TEXT SEGMENT:

An Everlasting Meal (Tamar Adler). This book really straddles the line of book about food and cookbook. Recipes, techniques, and food philosophies stew together in Adler’s opinionated and often dramatic prose (“The degrading of mayonnaise from a wonderful condiment for cooked vegetables or sandwiches to an indistinguishable layer of fat has been radical and violent.” p31). Some recipes are written out in the standard ingredient list and instructions format, but the majority of them are within the rest of the paragraphs. While they are a delight to read like this, I have found them much harder to find and refer back to. As the title suggest, Adler believes each meal leads into the next, and we can cook in such a way so little is wasted and maximum flavor is extracted from each ingredient. While her tastes may not match everyone’s, I loved her fiery point of view and many suggestions for simple yet delicious food.

And a few other books I’ve loved: Shark’s Fin and Sichuan Pepper, The Kitchen Counter Cooking School, Consider the Fork, Edible, and Catching Fire.

Items from a data collection:
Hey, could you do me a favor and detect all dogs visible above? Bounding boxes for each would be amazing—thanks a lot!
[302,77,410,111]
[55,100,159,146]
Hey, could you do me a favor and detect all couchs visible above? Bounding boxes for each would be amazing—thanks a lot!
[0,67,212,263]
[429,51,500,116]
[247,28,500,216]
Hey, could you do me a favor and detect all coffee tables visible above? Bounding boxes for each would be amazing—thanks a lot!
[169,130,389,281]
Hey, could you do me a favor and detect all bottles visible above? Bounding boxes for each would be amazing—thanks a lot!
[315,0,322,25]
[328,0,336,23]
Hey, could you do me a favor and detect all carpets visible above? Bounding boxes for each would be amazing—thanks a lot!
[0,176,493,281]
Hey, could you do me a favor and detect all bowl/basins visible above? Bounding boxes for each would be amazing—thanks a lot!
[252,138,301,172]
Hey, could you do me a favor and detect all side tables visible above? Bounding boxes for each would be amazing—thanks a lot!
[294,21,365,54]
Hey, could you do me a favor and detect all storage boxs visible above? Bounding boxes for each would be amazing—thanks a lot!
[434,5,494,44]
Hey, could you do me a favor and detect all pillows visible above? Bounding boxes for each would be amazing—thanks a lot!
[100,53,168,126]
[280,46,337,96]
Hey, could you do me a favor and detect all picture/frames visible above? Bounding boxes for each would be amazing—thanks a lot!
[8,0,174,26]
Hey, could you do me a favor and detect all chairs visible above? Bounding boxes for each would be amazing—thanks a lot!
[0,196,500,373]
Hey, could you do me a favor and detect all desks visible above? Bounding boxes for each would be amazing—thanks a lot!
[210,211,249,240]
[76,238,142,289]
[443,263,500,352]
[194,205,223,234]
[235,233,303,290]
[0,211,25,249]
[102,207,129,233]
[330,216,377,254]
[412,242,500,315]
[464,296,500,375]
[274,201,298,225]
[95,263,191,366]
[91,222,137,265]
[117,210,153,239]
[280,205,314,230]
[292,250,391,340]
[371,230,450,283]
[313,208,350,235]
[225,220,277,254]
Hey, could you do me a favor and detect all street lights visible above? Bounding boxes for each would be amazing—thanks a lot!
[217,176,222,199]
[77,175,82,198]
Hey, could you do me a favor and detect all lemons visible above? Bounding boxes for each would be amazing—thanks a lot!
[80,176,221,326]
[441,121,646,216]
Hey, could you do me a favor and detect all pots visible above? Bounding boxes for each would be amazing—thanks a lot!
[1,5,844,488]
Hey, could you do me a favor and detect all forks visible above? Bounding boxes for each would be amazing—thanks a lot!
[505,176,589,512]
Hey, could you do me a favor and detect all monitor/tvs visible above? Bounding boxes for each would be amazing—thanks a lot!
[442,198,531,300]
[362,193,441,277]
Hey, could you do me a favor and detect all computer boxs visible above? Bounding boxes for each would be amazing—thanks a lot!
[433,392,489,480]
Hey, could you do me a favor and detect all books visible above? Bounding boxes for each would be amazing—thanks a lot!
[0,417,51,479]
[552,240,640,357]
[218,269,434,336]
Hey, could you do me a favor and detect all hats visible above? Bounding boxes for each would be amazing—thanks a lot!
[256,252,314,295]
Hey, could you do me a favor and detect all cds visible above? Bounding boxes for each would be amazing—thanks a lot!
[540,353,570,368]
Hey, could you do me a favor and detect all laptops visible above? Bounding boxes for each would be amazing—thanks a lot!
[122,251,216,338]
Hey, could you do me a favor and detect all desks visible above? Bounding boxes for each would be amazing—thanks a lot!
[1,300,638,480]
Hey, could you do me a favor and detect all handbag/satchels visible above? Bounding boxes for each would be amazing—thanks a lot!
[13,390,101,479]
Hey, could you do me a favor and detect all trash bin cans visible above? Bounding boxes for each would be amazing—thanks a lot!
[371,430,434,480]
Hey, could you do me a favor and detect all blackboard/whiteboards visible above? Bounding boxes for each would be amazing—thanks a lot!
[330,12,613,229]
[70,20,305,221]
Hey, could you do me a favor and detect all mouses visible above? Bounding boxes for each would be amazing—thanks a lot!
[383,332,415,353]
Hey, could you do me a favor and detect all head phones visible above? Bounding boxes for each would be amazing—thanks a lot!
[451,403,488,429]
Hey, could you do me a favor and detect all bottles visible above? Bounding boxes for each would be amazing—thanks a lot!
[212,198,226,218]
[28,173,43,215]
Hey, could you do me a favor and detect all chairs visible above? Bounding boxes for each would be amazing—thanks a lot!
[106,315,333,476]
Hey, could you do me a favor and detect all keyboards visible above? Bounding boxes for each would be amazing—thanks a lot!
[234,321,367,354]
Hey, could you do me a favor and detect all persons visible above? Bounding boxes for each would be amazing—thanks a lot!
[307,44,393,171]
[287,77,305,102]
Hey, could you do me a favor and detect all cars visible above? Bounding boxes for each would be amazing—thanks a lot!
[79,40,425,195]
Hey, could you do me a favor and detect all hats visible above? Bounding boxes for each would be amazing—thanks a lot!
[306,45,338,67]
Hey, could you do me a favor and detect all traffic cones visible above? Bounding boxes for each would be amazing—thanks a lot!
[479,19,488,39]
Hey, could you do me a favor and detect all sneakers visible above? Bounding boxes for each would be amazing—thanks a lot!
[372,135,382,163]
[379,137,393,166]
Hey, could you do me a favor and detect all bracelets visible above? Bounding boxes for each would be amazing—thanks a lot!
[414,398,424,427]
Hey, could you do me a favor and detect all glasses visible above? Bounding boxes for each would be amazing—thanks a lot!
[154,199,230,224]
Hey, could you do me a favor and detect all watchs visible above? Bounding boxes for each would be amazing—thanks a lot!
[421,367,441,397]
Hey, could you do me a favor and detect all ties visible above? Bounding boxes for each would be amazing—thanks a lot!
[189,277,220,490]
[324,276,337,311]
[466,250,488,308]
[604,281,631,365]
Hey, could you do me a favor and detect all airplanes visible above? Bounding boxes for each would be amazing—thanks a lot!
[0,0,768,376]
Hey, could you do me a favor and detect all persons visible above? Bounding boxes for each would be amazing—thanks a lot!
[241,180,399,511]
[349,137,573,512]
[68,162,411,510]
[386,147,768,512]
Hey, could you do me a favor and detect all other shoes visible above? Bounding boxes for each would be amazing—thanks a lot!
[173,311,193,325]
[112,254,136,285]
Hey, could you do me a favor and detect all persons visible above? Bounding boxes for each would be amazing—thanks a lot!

WORK INSTRUCTION 1:
Answer these questions using the book review of An Everlasting Meal.
(a) On what page does the quoted sentence about mayonnaise appear?
(b) Where are the majority of the recipes in the book found?
(c) Which title comes first in the list of other books the reviewer has loved?
WORK INSTRUCTION 2:
Continue the book review of An Everlasting Meal, picking up after its final sentence.

RESPONSE BOX 1:
(a) Page 31.
(b) Within the rest of the paragraphs.
(c) Shark's Fin and Sichuan Pepper.

RESPONSE BOX 2:
Small Batch

Small Batch - Vegetal MattersOne of my favorite activities while traveling, near or far, is to visit places where food and drink are made. Or perhaps considering the fact that I work on a farm and cook immediately upon returning home, I just always want to be where consumables are made. But when not at work or home, I have to work a little harder for those experiences. Not much harder though, because makers are popping up everywhere you look, and visiting them has become a larger component of tourism and maker’s marketing strategy.

In MA the Brewer’s Guild put together a “Craft Brewers Passport” mapping out all the breweries to visit and prompting you to get your passport stamped at each one. Once you complete a section, or the whole thing, you can turn it in to the Guild in return for prizes. This is similar to vineyard tours in wine country, cheese trails, and food festivals of all kinds. The point is to experience where the product is made, meet the person doing it, and try the product (especially since it may not be widely distributed).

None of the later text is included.